A pose dos homens infames
FOTOGRAMAS
A 23 de março de 1886, um grupo de seis homens posou no estúdio da Photographia Vicente para tirar um retato. A pose do conjunto é divertida, algo jocosa, quer na eventual pretensão irónica de uma solenidade, quer na assumida nonchalance “descomposta” do sujeito sentado no chão, que desse modo quase contrasta com a maior sobriedade do homem do chapéu de coco. Baseando-se no livro do fotógrafo e no envelope onde originalmente se guardou o negativo, as pesquisas levadas a cabo sobre a imagem informam tratar-se de um grupo de nacionalidade inglesa que terá sido levado ao estúdio por um indivíduo chamado Francisco, anotando-se ainda entre parêntesis “Bombite” ou “Bombito” e rua das Medinas. A mesma pesquisa avança a possibilidade de “Bombito(e)” referir-se à prática do bombote a partir do inglês “bumboat”, associado às vendas ambulantes e prestação de outros serviços na baía do Funchal, através de uma embarcação a remos que ia ao encontro dos navios que aí aportavam. O tal Francisco seria o dito bomboteiro e organizador da sessão fotográfica. Já a referência à rua das Medinas estaria eventualmente associada às casas de tolerância, (ou bordéis), deste modo designadas por a prostituição feminina então não ser legal mas tolerada pelo Estado, e sujeita a regulamentos e inspeções sanitárias.
Num artigo amplamento documentado em fontes e que data de 2015, “Corpo(s) Público(s): notas sobre a prostituição (feminina) na cidade do Funchal”, Graça Alves – professora, investigadora e desde 2020 Diretora dos Serviços de Museus e Centros Culturais –, afirma precisamente que “ao longo do século XVIII, com a cidade do Funchal cada vez mais aberta ao mundo, a prostituição aumenta. Há, então, algum cuidado na delimitação das ruas públicas, sempre muito concorridas, numa cidade muito frequentada por marinheiros. Não sendo exclusiva da cidade, era, porém, na baixa, que mais prostitutas se encontravam, sobretudo nas ruas «da área do calhau».”

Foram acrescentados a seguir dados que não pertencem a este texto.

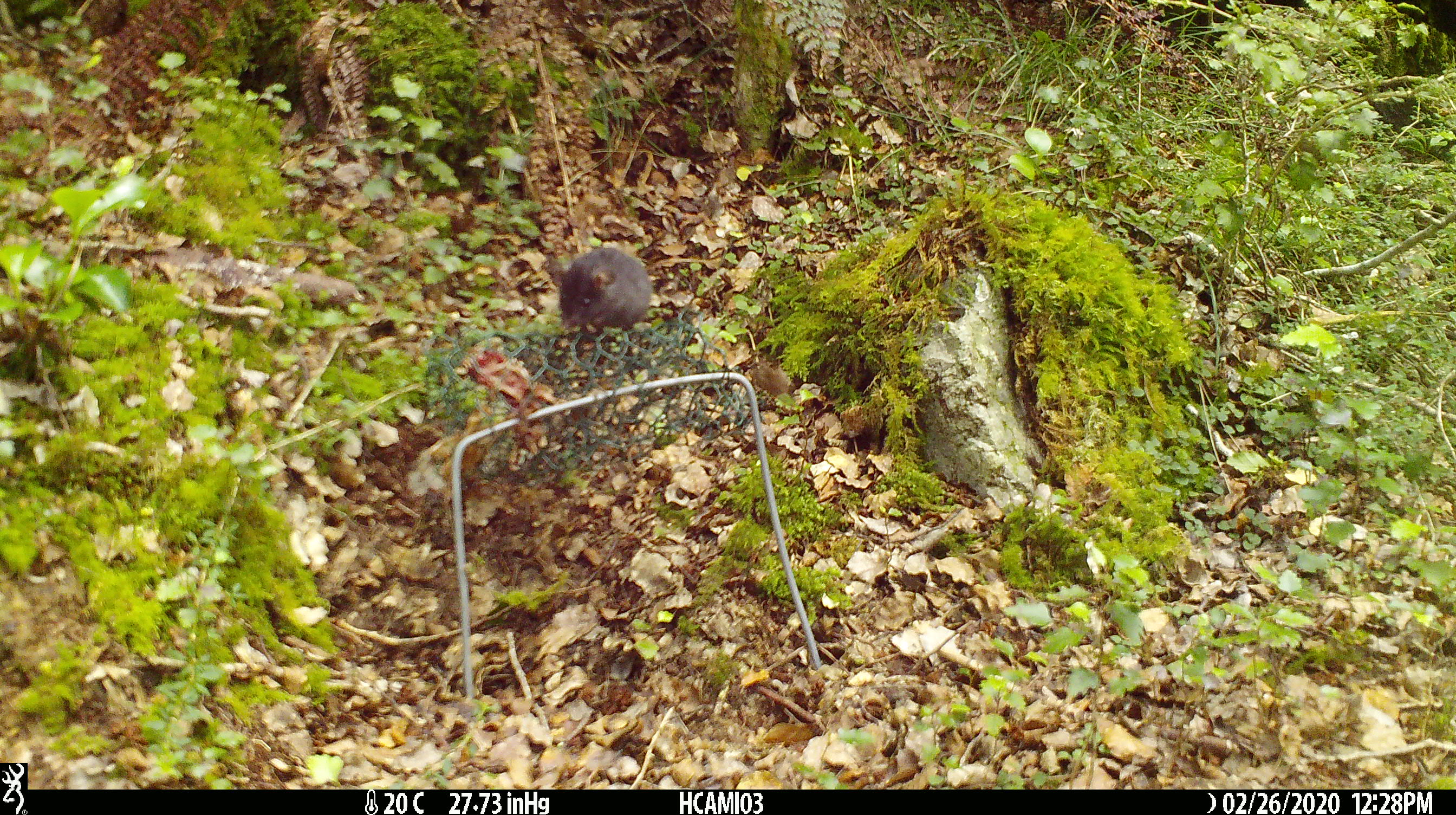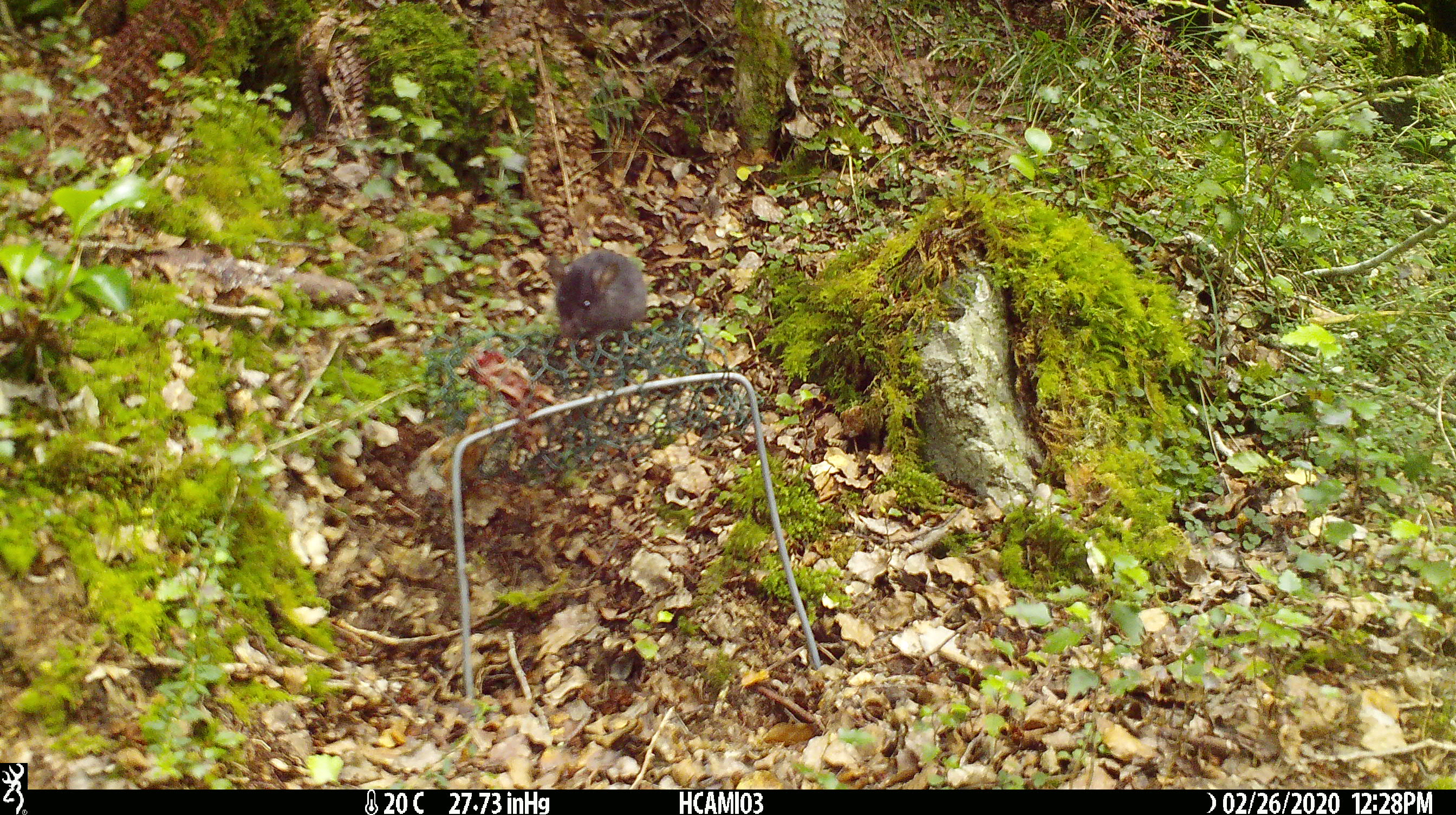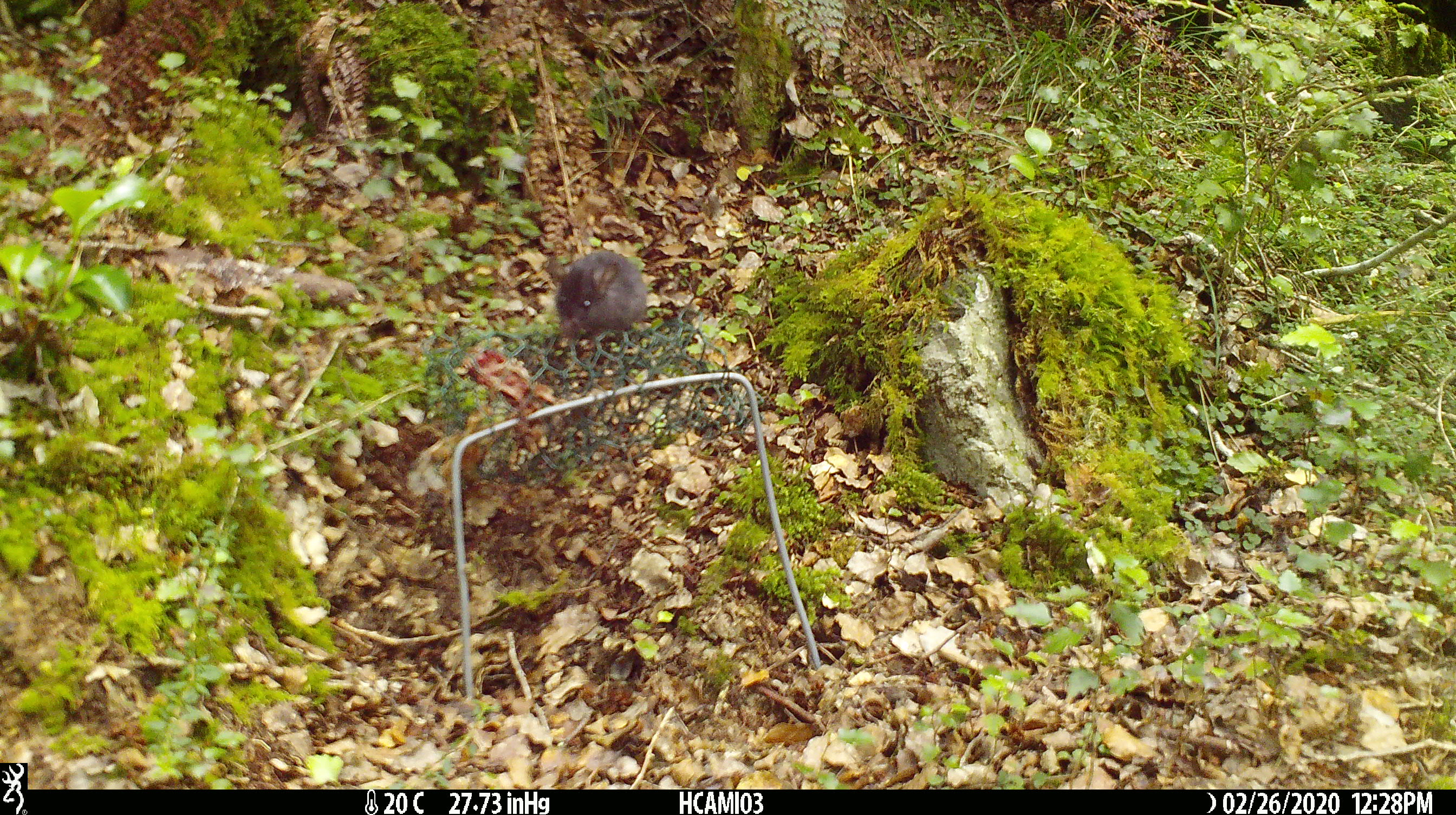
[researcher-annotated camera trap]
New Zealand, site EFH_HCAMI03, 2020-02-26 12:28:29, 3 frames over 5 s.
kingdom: Animalia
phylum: Chordata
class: Mammalia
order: Rodentia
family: Muridae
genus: Mus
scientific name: Mus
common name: mouse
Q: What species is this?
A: Mouse (Mus).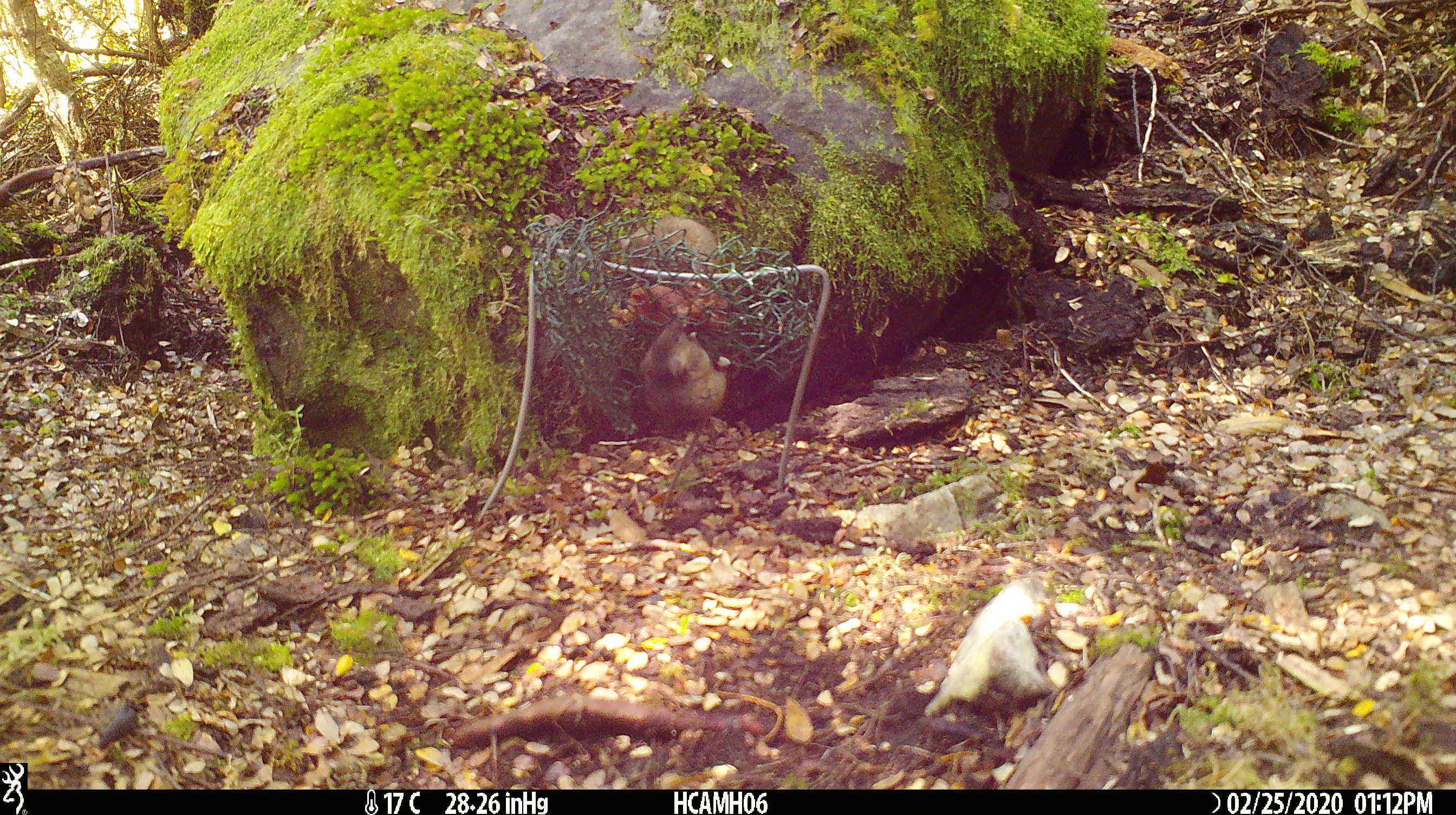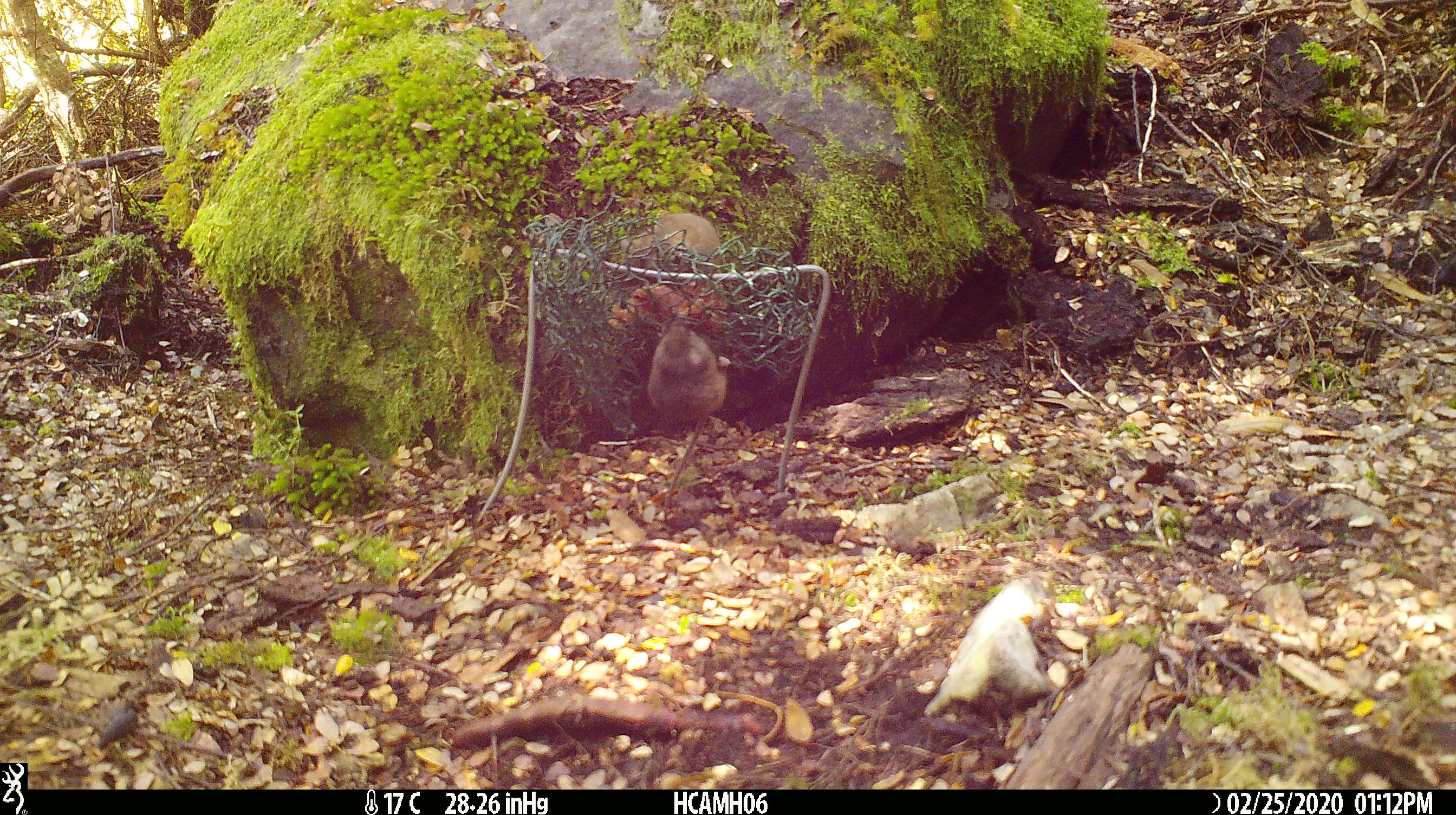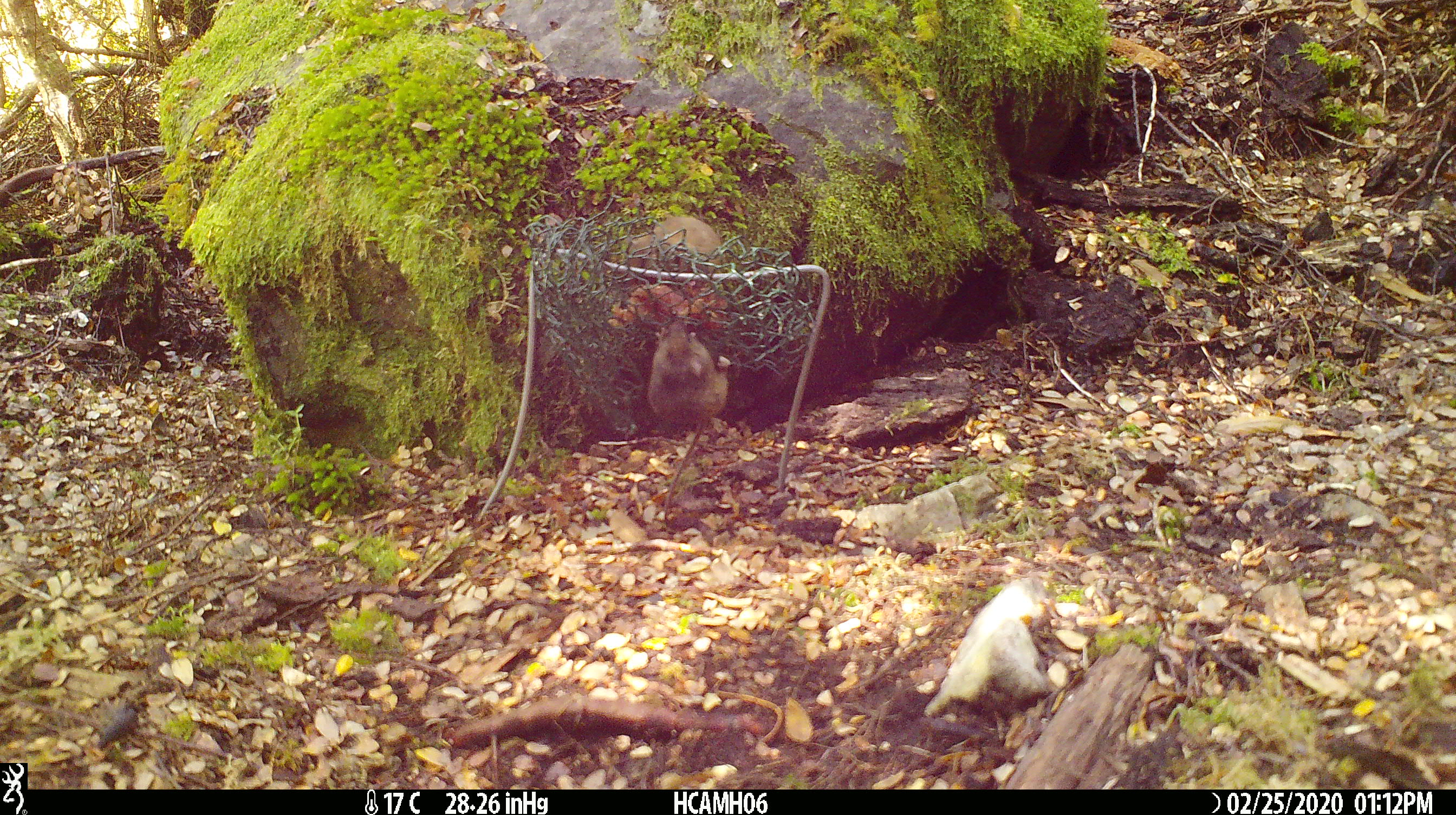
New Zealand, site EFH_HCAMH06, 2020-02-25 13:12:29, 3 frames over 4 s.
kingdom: Animalia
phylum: Chordata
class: Mammalia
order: Rodentia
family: Muridae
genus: Mus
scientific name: Mus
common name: mouse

Aí, sublinha ainda a necessidade do Estado oitocentista de disciplinar a prática das prostitutas, de as quantificar e inspecionar, de “limitar a sua movimentação nas ruas da cidade”, obrigando-as a matricular-se. E refere-se à ténue linha “que separa o condenável do tolerável, sobretudo porque muitas práticas, onde se inclui a prostituição, eram apenas condenadas quando ganhavam visibilidade. A tolerância social e a própria igreja – cujo papel era extremamente importante na sociedade – acabavam por «fechar os olhos» para um «pecado» considerado «necessário» para a sociedade patriarcal e para o ideal de família.”
Desconheço se no imenso espólio de imagens provenientes das casas fotográficas comerciais madeirenses existem declaradamente retratos em estúdio de prostitutas. Mas desconfio que não, obviamente por a prostituição não constituir prática que merecesse uma visibilidade ao nível do “fazer parecer” do estúdio fotográfico. Merecia-a, contudo, enquanto prática de controlo para o poder, e nesse sentido é sintomático que a pesquisa de Graça Alves tenha precisamente identificado fotos de identificação de prostitutas nos livros de matrículas que regulamentam a profissão na região – embora a autora assinale que muitos desses retratos desapareceram, tendo “sido descolados ou cortados” (talvez, precisamente, quando saíram de uma esfera apenas estritamente regulamentar?).
O filósofo francês Michel Foucault assinala num curto texto intitulado “A vida dos homens infames” – provavelmente inspirado, até por contraste, nas personagens intrépidas de História Universal da Infâmia do escritor Jorge Luís Borges –, que “a partir do século XVII, o Ocidente viu nascer toda uma «fábula» da vida obscura” nascendo uma “arte da linguagem” que por parte de diversos poderes visa “fazer aparecer o que não aparece”, e que “ela permanece o discurso da «infâmia»: cabe a ela dizer o mais indizível – o pior, o mais secreto, o mais intolerável, o descarado”. Uma tentativa pois de pôr o obsceno (o que até então estava em fora de cena) em cena para melhor o domesticar.
A infâmia, seja lá o que isso é, reside assim numa tensão entre invisibilidade tácita e visibilidade restrita, esta última tornando-se expressiva quando aquela se torna objeto de controlo através discurso e/ou imagem por parte do poder.
Ana Gandum
com a colaboração do Museu de Fotografia da Madeira – Atelier Vicente’s.